Des vols directs entre le Canada et l'archipel français proposés par la compagnie Air Saint-Pierre, dont l'aller simple coûte 257 euros pour les billets non remboursables, 301 euros pour être remboursé en cas d'imprévu. Un coût que certains pointent du doigt.
On peut aller dans le sud de la France pour le même prix.
Audreyexpatriée à Halifax
Installée à Halifax depuis vingt-deux ans, Audrey n'a jamais visité l'archipel.

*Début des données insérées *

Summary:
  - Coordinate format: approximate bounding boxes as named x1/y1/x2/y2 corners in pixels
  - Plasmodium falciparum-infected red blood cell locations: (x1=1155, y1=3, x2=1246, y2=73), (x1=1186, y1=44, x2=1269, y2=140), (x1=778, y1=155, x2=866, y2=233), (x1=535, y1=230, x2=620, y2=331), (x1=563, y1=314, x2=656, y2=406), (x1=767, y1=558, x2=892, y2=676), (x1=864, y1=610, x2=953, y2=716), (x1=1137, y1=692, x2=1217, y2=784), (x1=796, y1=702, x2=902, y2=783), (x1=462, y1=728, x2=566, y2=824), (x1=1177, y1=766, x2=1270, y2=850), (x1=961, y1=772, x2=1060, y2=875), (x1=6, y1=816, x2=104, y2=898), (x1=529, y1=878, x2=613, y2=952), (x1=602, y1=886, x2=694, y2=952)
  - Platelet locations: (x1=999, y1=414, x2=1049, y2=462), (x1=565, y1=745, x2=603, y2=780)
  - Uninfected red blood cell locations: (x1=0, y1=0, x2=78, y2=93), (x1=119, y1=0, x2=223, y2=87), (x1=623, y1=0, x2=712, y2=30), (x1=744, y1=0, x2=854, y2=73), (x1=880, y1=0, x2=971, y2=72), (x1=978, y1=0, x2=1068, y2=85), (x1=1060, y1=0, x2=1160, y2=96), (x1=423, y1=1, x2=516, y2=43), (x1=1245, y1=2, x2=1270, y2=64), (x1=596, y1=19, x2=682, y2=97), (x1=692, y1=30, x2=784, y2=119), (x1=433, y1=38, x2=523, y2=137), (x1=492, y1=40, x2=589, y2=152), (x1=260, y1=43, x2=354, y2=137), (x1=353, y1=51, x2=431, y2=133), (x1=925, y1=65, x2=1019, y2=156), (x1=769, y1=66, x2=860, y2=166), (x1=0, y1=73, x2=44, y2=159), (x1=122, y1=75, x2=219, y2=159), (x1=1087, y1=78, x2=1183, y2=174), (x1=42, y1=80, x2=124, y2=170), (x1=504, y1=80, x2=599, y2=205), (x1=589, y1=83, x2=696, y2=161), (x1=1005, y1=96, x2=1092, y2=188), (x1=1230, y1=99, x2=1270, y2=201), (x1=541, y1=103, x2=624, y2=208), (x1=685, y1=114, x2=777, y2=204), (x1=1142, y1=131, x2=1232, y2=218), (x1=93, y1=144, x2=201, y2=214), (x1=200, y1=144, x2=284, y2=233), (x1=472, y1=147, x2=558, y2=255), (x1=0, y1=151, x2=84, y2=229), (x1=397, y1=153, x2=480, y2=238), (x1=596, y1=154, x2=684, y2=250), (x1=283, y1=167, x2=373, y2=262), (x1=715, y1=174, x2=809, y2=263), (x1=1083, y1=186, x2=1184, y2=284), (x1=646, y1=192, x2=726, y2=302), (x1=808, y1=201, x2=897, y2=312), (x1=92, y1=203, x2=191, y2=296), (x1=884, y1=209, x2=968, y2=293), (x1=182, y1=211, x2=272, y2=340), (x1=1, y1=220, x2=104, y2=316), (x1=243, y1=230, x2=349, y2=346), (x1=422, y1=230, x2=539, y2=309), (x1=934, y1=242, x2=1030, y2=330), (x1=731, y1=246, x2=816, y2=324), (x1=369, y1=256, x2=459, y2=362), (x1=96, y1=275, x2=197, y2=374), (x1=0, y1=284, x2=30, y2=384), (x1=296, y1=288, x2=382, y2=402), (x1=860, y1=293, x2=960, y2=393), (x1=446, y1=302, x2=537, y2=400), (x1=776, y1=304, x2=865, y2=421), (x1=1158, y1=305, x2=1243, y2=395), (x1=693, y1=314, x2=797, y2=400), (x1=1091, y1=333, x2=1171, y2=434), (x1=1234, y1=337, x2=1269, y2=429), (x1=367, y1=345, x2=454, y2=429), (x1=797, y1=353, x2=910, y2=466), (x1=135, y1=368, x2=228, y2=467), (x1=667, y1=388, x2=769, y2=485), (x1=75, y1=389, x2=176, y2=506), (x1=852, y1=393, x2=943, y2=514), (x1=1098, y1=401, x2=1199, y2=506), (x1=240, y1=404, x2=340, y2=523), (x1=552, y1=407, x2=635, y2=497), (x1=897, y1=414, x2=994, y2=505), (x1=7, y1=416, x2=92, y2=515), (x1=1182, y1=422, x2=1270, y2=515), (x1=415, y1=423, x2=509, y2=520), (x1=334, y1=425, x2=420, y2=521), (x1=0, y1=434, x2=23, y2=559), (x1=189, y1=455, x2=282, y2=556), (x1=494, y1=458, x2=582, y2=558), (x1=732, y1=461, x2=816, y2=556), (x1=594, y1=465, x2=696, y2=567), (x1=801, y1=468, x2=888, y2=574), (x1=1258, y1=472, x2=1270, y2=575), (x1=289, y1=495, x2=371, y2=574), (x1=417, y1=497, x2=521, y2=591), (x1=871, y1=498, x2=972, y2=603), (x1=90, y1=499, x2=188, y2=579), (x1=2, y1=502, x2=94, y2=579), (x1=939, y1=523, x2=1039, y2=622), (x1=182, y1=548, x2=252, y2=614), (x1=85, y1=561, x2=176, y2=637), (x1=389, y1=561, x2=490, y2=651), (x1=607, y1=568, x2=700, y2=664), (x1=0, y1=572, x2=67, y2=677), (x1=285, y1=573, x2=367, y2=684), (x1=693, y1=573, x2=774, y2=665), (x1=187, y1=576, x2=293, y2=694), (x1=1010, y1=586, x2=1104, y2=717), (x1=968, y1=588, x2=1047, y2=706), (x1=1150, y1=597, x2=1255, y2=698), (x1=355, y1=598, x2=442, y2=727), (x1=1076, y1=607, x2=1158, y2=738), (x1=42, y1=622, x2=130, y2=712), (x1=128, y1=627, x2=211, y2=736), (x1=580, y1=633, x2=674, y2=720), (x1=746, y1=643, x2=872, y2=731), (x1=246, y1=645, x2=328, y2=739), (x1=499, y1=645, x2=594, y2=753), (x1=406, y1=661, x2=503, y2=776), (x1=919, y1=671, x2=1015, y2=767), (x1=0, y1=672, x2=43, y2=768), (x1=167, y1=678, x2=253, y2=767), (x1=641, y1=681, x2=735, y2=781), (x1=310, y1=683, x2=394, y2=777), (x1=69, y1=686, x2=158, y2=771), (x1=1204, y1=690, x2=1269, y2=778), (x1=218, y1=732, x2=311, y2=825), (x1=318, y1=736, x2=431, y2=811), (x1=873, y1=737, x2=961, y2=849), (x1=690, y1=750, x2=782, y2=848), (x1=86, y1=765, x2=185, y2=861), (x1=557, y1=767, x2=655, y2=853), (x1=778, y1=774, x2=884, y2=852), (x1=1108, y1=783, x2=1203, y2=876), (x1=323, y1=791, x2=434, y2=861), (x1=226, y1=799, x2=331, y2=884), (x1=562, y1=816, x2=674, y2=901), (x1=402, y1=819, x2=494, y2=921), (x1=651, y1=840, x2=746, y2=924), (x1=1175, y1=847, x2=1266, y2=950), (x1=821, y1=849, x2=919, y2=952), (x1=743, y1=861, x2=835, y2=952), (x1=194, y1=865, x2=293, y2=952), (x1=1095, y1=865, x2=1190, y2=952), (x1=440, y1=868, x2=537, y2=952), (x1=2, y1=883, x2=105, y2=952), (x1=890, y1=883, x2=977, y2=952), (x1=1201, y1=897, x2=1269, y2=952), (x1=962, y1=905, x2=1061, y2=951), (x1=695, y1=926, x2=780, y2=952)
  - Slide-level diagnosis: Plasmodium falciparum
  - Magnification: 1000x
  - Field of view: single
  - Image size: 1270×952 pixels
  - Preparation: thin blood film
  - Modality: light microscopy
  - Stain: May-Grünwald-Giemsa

Une réalité financière que relate également Lisa : "Pour 500 euros on peut rentrer en métropole, donc le choix est vite fait ". Freins financiers, manque d'informations touristiques ou d'attractivité, tous les Français concernés confirment tout de même éprouver l'envie de fouler ces terres françaises.
D'après Robert-Yves Mazerolles, consul honoraire de France à Halifax, les Français seraient plus de 500 mais ce dernier confie qu'il est " difficile d’avoir des chiffres exacts car tous ne s’inscrivent pas sur les registres.” En trente-cinq ans de vie dans la capitale de la province canadienne de Nouvelle-Ecosse, le consul admet avoir vu plus de publicités à l’époque sur l’archipel que ces dernières décennies.
Alors pour créer des liens plus forts entre les deux régions, des comités de bénévoles de Saint-Pierre et Miquelon et d’Halifax travaillent à la création d'un tout nouveau festival pour promouvoir les cultures celtiques. Un rendez-vous pensé annuellement, organisé à tour de rôle sur Saint-Pierre-et-Miquelon et Halifax. Un projet en construction pour peut-être balayer les dernières appréhensions des touristes hésitants à découvrir ce bout de France au milieu de l'océan Atlantique.